• **TASK DIRECTIONS**
Find the line containing "How far does man's" in the material below; copy that line and all following lines exactly.

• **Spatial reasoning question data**
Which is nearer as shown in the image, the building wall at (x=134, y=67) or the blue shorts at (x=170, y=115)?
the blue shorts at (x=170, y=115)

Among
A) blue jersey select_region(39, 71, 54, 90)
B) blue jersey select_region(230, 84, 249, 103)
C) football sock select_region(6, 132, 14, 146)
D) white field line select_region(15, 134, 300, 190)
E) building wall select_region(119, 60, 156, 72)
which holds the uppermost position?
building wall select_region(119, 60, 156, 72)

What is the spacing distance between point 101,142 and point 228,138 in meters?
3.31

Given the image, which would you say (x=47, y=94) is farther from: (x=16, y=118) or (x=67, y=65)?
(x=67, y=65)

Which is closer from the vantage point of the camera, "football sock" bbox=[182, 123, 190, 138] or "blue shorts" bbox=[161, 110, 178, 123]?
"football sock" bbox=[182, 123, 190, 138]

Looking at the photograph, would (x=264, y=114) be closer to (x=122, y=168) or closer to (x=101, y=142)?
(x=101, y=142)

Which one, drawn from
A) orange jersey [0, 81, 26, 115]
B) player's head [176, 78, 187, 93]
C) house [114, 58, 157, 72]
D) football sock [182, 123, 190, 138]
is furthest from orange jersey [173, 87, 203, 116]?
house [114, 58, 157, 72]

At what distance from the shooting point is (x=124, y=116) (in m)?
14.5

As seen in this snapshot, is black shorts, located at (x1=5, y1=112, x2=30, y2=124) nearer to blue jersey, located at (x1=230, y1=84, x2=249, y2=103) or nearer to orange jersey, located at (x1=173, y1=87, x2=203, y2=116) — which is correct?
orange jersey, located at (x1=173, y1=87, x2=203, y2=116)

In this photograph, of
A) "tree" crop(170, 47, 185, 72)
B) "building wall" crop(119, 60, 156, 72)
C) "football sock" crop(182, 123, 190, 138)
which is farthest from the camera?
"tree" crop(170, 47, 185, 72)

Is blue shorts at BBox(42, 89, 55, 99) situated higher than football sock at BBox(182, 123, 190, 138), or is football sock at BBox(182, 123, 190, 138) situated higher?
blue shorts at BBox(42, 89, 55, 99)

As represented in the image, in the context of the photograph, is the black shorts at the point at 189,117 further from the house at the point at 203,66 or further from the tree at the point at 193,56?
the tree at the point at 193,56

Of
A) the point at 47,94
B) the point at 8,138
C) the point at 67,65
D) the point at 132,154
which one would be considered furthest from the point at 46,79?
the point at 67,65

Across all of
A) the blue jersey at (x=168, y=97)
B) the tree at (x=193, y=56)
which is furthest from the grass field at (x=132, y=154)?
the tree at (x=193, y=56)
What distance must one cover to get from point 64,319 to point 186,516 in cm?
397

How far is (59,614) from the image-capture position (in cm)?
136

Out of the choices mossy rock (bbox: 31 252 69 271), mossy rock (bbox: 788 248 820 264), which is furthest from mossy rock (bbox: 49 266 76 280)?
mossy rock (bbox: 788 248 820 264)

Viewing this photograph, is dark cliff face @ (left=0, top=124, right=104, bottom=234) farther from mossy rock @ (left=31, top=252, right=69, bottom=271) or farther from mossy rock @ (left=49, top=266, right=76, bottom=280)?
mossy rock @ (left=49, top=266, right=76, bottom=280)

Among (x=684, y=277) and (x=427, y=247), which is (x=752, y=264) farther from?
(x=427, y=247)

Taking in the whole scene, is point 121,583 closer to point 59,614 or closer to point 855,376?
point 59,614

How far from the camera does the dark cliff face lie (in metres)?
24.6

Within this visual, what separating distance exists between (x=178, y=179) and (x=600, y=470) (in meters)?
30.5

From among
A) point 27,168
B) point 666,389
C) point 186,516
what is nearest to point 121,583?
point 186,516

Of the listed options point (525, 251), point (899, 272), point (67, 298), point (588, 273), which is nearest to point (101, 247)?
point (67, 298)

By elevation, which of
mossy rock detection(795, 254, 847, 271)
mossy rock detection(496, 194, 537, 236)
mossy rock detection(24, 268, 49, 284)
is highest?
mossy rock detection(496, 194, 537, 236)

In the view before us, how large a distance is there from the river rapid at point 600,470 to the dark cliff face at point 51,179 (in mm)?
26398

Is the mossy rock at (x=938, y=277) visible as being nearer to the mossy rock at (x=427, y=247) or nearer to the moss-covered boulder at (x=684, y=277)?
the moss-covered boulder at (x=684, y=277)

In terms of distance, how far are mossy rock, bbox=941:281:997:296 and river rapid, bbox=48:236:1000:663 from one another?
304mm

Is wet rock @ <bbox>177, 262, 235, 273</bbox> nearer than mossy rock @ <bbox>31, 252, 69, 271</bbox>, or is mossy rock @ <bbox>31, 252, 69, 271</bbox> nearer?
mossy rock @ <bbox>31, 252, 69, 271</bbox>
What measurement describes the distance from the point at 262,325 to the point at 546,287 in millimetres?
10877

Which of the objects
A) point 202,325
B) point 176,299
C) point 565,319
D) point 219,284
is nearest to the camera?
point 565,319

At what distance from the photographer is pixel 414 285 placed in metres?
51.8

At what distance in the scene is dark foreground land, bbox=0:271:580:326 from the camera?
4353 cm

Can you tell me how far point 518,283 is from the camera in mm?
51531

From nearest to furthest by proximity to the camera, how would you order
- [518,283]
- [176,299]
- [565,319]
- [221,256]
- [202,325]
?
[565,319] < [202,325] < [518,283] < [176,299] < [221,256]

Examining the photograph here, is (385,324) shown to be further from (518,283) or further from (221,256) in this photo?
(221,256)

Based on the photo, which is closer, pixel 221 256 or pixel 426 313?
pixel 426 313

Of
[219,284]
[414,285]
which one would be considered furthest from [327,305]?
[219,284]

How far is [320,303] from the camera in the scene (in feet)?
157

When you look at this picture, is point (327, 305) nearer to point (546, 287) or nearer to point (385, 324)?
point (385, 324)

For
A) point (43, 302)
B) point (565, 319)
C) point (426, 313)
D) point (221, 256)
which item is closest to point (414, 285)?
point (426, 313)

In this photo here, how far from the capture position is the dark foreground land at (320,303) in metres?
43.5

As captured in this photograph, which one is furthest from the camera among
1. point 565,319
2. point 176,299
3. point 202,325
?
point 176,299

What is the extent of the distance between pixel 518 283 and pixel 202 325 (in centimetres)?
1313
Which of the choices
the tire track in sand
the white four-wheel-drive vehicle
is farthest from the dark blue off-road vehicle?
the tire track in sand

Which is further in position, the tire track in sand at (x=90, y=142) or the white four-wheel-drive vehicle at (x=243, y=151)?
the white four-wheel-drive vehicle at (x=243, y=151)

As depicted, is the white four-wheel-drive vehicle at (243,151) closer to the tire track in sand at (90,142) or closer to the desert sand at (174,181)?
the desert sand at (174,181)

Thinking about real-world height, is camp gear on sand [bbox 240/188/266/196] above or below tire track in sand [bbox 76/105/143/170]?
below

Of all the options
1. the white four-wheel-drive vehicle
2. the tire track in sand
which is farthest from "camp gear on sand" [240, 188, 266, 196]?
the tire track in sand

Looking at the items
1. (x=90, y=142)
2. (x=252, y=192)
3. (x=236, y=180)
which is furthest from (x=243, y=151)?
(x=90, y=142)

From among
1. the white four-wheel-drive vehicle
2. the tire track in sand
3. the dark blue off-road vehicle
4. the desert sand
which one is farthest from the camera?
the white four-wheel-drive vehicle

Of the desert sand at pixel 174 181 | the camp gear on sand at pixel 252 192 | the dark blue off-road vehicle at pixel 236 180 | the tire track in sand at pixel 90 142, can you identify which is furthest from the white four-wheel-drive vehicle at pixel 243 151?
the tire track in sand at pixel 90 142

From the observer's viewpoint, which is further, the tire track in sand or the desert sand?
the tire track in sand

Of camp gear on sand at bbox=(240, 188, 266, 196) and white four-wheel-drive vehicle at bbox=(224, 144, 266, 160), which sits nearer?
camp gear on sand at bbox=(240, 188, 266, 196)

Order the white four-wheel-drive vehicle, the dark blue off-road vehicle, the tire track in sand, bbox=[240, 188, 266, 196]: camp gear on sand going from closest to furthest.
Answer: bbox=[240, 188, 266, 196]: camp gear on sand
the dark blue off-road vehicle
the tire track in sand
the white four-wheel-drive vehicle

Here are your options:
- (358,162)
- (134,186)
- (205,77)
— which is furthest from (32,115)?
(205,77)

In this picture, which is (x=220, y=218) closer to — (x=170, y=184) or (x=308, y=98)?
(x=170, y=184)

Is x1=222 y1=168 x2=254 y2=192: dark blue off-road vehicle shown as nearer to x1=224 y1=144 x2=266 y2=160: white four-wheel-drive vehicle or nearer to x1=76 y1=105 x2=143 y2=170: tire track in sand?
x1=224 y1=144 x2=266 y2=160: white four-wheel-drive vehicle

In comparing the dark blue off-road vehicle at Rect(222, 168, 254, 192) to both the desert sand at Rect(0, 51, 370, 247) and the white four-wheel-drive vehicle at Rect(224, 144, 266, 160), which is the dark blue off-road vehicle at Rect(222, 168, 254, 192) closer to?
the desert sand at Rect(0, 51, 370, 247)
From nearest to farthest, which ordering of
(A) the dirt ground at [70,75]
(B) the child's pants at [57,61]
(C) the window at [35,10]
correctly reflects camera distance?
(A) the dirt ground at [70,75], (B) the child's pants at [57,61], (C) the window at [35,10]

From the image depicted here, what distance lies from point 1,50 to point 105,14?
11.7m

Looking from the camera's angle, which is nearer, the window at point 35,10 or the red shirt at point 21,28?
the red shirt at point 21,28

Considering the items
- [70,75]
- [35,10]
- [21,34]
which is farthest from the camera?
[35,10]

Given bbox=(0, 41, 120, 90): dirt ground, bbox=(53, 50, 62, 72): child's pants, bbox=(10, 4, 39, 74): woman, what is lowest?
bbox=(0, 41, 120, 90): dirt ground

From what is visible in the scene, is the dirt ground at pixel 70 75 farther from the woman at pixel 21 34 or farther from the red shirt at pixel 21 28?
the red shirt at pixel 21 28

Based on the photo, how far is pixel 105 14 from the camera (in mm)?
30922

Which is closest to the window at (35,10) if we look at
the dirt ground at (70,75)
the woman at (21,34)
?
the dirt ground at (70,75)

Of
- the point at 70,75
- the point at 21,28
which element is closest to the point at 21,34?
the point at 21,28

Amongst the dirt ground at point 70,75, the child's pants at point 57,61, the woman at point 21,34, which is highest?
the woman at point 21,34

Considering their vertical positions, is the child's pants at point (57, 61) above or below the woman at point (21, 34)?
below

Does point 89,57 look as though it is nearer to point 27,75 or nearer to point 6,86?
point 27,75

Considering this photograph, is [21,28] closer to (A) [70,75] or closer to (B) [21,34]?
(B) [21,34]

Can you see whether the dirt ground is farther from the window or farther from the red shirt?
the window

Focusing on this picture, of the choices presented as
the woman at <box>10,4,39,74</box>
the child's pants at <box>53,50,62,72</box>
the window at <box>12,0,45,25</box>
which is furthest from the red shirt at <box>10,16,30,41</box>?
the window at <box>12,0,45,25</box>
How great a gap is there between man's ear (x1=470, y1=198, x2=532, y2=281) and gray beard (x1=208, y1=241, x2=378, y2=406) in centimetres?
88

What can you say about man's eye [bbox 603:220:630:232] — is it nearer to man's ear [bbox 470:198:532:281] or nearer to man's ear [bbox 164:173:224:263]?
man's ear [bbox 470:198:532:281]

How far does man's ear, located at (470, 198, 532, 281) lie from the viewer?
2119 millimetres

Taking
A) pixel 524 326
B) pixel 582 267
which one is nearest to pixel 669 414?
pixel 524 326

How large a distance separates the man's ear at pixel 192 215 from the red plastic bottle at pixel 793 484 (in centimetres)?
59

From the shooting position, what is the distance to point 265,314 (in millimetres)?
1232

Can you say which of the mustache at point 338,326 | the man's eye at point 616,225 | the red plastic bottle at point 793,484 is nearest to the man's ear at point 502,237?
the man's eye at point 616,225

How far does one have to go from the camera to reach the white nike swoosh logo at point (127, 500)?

• **THE ANSWER**
How far does man's ear, located at (470, 198, 532, 281) lie from the viewer?
2119 millimetres

Taking
A) pixel 524 326
B) pixel 582 267
which one is nearest to pixel 669 414?
pixel 524 326

How large a distance separates the man's ear at pixel 192 215 from the red plastic bottle at pixel 793 484 (in centimetres)?
59

From the shooting position, what is the distance to point 265,314 (in millimetres)?
1232

Can you say which of the mustache at point 338,326 | the man's eye at point 616,225 | the red plastic bottle at point 793,484 is nearest to the man's ear at point 502,237?
the man's eye at point 616,225

How far does one have to go from the camera to reach the white nike swoosh logo at point (127, 500)?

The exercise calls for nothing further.